En Belgique francophone, plusieurs projets de recherche ou enquêtes autour du doctorat ont déjà vu le jour. Je ne vais pas tous les citer (j’en manquerais certainement et je veux ménager les éventuelles susceptibilités), mais on peut notamment mentionner le projet interuniversitaire (ULB – UCLouvain) ROPE : Research on PhD – Abandon et persévérance au doctorat. L’étude a visé à mieux comprendre l’expérience doctorale en analysant, de façon quantitative et qualitative, les raisons qui incitent à interrompre ou à persévérer dans l’expérience doctorale. Elle a en effet permis d’analyser et d’expliquer pourquoi près de 40% des doctorant·es interrompent leur parcours et quels sont les facteurs liés à cela (genre, statut civil, nationalité, domaine de recherche, type de financement, etc.). Les recherches menées ont également mis en avant l’importance d’une relation équilibrée avec les promoteur·rices, accompagnée de la production de résultats motivants, d’un projet qui a du sens et d’un équilibre émotionnel : cette combinaison de facteurs est la clé pour un parcours doctoral abouti ! Le projet, qui a pris fin en 2018, a ainsi pu poser des bases de réflexions au sein des universités pour améliorer les dispositifs d’accompagnement des doctorant·es.

* [Données extraites]
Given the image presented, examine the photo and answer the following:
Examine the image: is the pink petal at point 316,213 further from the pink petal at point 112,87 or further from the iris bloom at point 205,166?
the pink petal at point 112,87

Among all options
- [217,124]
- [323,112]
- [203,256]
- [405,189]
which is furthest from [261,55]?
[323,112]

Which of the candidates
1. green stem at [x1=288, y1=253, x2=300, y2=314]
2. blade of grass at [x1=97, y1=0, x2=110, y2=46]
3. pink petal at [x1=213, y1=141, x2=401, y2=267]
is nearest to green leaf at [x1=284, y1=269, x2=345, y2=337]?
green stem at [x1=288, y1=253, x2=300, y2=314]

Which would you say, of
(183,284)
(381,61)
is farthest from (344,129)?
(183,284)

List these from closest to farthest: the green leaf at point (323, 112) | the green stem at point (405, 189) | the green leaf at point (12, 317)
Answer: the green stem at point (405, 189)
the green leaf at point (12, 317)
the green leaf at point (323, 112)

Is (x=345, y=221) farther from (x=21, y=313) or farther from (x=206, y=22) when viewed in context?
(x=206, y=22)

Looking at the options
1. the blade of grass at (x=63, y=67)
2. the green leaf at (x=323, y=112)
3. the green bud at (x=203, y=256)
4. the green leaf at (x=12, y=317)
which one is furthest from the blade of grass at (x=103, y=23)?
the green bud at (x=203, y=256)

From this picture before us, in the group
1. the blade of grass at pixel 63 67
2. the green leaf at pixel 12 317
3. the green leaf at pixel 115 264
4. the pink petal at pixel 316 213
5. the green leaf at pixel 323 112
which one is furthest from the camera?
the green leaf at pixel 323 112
* * *
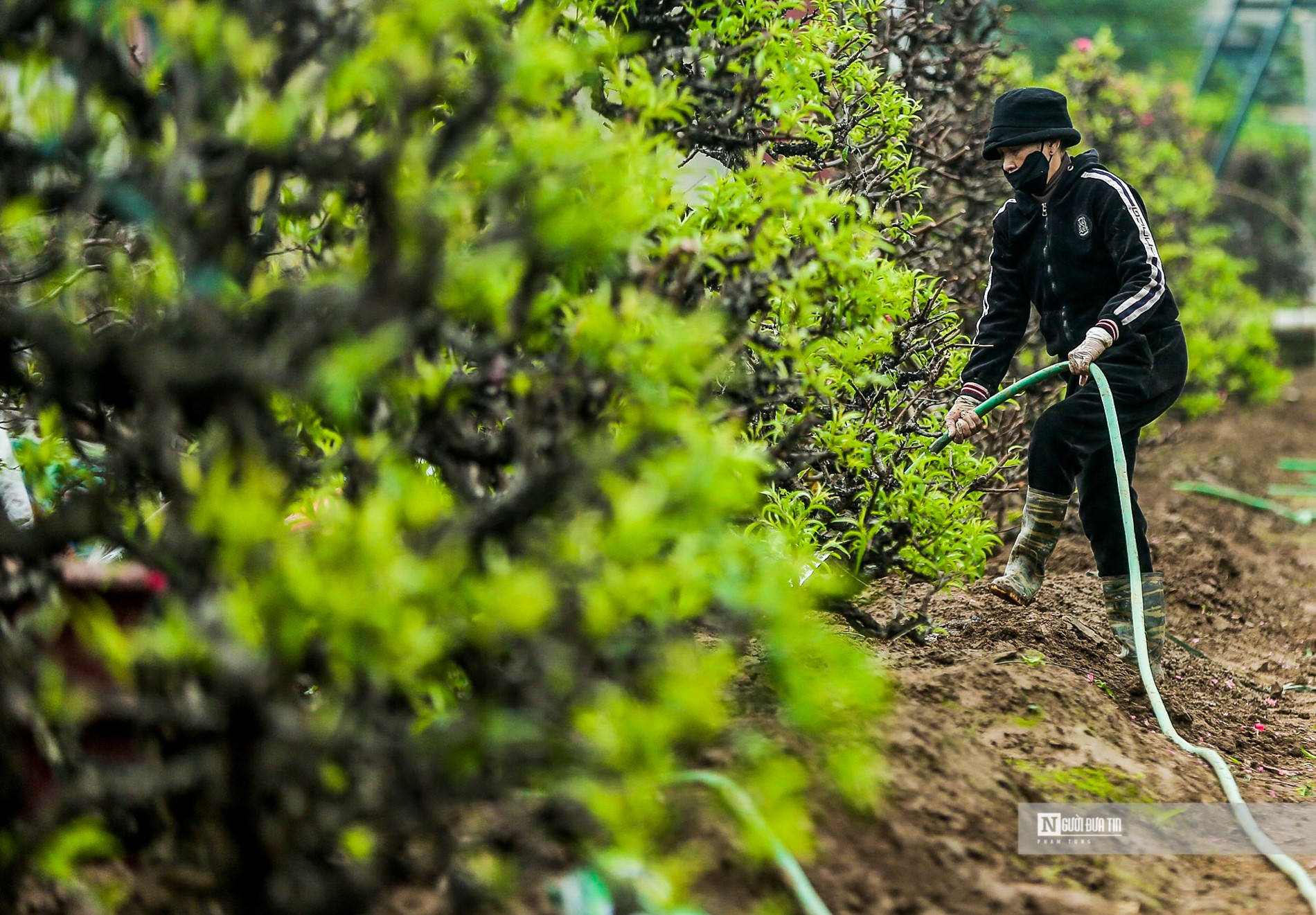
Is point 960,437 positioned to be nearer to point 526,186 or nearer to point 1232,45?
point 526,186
---
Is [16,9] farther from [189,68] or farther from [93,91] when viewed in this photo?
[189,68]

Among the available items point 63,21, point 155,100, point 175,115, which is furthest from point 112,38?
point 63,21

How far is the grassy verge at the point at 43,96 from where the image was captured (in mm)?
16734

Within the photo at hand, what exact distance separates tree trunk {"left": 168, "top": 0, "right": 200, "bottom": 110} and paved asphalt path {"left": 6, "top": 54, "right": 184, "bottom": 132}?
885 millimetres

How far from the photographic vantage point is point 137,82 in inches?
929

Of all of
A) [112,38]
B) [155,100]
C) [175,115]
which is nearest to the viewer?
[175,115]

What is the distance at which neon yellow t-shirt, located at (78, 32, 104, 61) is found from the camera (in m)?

* [À faire] Recopiez intégralement le texte sur l'abandon et la persévérance au doctorat, sans en changer un seul mot. Les données présentées plus haut forment un matériau indépendant du texte.

* [Corrigé de l'exercice]
En Belgique francophone, plusieurs projets de recherche ou enquêtes autour du doctorat ont déjà vu le jour. Je ne vais pas tous les citer (j’en manquerais certainement et je veux ménager les éventuelles susceptibilités), mais on peut notamment mentionner le projet interuniversitaire (ULB – UCLouvain) ROPE : Research on PhD – Abandon et persévérance au doctorat. L’étude a visé à mieux comprendre l’expérience doctorale en analysant, de façon quantitative et qualitative, les raisons qui incitent à interrompre ou à persévérer dans l’expérience doctorale. Elle a en effet permis d’analyser et d’expliquer pourquoi près de 40% des doctorant·es interrompent leur parcours et quels sont les facteurs liés à cela (genre, statut civil, nationalité, domaine de recherche, type de financement, etc.). Les recherches menées ont également mis en avant l’importance d’une relation équilibrée avec les promoteur·rices, accompagnée de la production de résultats motivants, d’un projet qui a du sens et d’un équilibre émotionnel : cette combinaison de facteurs est la clé pour un parcours doctoral abouti ! Le projet, qui a pris fin en 2018, a ainsi pu poser des bases de réflexions au sein des universités pour améliorer les dispositifs d’accompagnement des doctorant·es.